A striking microscopic feature of stingray alkaline gland epithelial cells was large secondary lysosomes that imparted a dark green-black color to the gland and were distinctive in unstained tissue sections. An accumulation of myelin figures and lipofuscin granules in these secondary lysosomes was strongly suggestive of increased lysosomal processing of lipid membrane (Reed et al., 1965; Harman, 1990). Interestingly, such features were also observed in epithelial cells of mammalian male reproductive organs such as the epididymis and seminal vesicle (Pappenheimer and Victor, 1954; Nicander, 1958; Mitchinson et al., 1975). Mitchinson et al, (1975) suggested that the spermatozoa in the lumen of those organs may be the source of the intracellular lipofuscin granules, whereby epithelial cells perform a "salvaging" function and store insoluble fatty acids as lipofuscin. A similar process may occur in alkaline gland epithelial cells: the necrotic sperm and cell debris observed in the lumen of the gland would be the extracellular source of the intracellular lipofuscin granules.
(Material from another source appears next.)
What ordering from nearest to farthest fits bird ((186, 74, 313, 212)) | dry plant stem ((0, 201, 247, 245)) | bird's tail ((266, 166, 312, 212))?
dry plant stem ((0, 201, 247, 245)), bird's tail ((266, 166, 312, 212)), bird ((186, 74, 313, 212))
The composition of stingray AGF differs from that previously reported for three species of skates (Maren et al., 1963) in several ways. Stingray AGF is a deep burgundy color and nearly opaque; in contrast, skate AGF is clear to slightly yellow. Stingray AGF has significant amounts of protein and urea; skate AGF is reported to lack protein and have only about one-third the concentration of urea found in the Atlantic stingray (Maren et al., 1963). Furthermore, the ionic concentration was different: stingray AGF had one-half the concentration of [K.sup.+] and [Cl.sup.-] reported for skate AGF but 4 times more [Mg.sup.++] and [Ca.sup.++]. The present study is the first to show AGF with immunodetectable steroid hormones. However, the immunological methods used antibodies to human hormones, which raises the possibility that the results may be due to nonspecific binding.

A recent study (Bullesbach et al., 1997) probed the possibility that AGF contained relaxin, a peptide hormone found in mammalian reproductive tissues and secreted fluids. The fact that relaxin in mammalian seminal fluid stimulates sperm motility (Essig et al., 1982; Weiss, 1989) was the basis for the investigation in the stingray. Bullesbach and colleagues (1997) showed that stingray AGF contains a unique relaxin-like molecule with an apparent molecular mass of 13 kDa formed by two polypeptide chains of 4 and 9 kDa. This molecule is the only member of the relaxin family known to be glycosylated. The relaxin-like molecule of stingray AGF did not alter stingray sperm motility in vitro (Bullesbach et al., 1997), but this finding does not rule out the possibility that the AGF relaxin-like molecule acts on a different aspect of sperm function such as capacitation or that it functions in the female reproductive tract.

The lumen of the stingray alkaline gland was not lined by the villar projections described in the skate (Maren et al., 1963), but it did have mucosal folds, each of which contained a major arteriole and venule. The apical plasma membrane of the columnar epithelial cells was elaborated into microvilli characteristic of a secreting epithelium.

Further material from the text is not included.